→ **Tasks**:
1. Translate this sentence from the passage on the granite bed below into Spanish: "The compressive strength of the granite bed 120 can be in the range of 2652 kgf/cm² to 2704 kgf/cm²."
2. List every property of the granite bed for which the passage on the granite bed below gives a numerical range.
3. Using the passage on the granite bed below, answer each question on its own line:
(a) What range of Shore hardness can the granite bed have?
(b) Which two granite blocks are given as examples of the stacked blocks?
(c) What effects on the table of the laser cutting machine can be suppressed?

In some embodiments, the Shore hardness of the granite bed 120 can be in the range of 92 to 94 degrees. The compressive strength of the granite bed 120 can be in the range of 2652 kgf/cm² to 2704 kgf/cm². The flexural strength of the granite bed 120 can be in the range of 363.4 kgf/cm² to 378.3 kgf/cm². The water absorption rate of the granite bed 120 can be in the range of 0.02% to 0.04%, and the bulk density of the granite bed 120 can be in the range of 3.11 to 3.16. By selecting the above-mentioned granite material and stacking multiple granite blocks (such as the first granite block 122 and the second granite block 124), the thermal expansion and contraction and vibration of the table of the high-precision laser cutting machine 100 can be effectively suppressed.

Records from a dataset
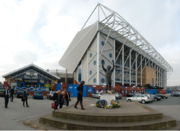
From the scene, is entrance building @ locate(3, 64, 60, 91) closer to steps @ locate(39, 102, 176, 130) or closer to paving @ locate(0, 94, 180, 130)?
paving @ locate(0, 94, 180, 130)

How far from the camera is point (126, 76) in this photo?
49.2 metres

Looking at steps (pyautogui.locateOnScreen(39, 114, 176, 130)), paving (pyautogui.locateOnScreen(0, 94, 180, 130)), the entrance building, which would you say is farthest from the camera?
the entrance building

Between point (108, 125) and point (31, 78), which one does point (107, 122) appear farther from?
point (31, 78)

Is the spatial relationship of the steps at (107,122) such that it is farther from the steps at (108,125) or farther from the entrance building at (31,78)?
the entrance building at (31,78)

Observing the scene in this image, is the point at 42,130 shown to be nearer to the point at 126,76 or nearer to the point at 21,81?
the point at 21,81

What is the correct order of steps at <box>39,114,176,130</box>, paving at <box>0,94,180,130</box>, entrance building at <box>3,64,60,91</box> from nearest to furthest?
steps at <box>39,114,176,130</box> → paving at <box>0,94,180,130</box> → entrance building at <box>3,64,60,91</box>

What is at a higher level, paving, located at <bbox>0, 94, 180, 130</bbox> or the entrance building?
the entrance building

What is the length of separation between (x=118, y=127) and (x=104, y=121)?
0.77 m

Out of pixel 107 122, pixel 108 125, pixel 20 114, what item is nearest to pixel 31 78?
pixel 20 114

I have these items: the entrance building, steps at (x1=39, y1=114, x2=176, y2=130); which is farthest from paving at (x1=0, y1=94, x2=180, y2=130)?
the entrance building

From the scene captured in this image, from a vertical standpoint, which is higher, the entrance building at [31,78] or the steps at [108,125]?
the entrance building at [31,78]

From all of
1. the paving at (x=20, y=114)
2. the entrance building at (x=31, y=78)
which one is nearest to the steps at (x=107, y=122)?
the paving at (x=20, y=114)

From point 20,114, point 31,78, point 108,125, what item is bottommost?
point 20,114

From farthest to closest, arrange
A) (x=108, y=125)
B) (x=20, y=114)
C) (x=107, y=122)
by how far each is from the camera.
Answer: (x=20, y=114) < (x=107, y=122) < (x=108, y=125)
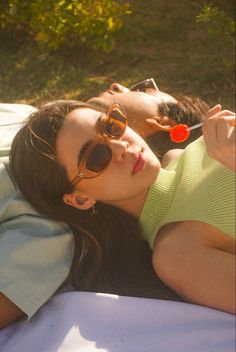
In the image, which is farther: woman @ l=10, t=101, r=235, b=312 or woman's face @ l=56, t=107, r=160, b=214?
woman's face @ l=56, t=107, r=160, b=214

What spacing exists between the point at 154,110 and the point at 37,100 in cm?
182

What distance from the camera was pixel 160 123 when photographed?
2.74m

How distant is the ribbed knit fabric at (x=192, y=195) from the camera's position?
197cm

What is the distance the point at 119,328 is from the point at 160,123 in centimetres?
111

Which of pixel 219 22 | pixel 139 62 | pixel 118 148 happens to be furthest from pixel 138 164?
pixel 139 62

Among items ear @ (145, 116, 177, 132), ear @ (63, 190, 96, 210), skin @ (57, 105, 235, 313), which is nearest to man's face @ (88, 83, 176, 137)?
ear @ (145, 116, 177, 132)

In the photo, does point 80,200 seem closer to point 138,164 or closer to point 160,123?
point 138,164

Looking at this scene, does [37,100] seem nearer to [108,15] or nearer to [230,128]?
[108,15]

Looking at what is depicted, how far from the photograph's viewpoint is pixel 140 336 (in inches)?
78.4

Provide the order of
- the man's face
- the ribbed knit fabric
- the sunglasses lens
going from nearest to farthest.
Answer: the ribbed knit fabric → the sunglasses lens → the man's face

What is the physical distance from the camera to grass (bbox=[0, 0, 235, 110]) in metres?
4.38

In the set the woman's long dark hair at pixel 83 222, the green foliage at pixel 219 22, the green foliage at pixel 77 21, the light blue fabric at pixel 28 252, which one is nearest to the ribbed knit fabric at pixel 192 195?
the woman's long dark hair at pixel 83 222

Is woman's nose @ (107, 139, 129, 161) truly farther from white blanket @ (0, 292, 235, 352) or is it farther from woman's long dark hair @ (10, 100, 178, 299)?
white blanket @ (0, 292, 235, 352)

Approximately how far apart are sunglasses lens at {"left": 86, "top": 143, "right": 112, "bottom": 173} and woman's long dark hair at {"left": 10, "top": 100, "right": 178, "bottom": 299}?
0.13 m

→ **Responses for each task**:
1. La resistencia a la compresión de la bancada de granito 120 puede estar en el rango de 2652 kgf/cm² a 2704 kgf/cm².

2.
Shore hardness
Compressive strength
Flexural strength
Water absorption rate
Bulk density

3.
(a) 92 to 94 degrees.
(b) The first granite block 122 and the second granite block 124.
(c) Thermal expansion and contraction, and vibration.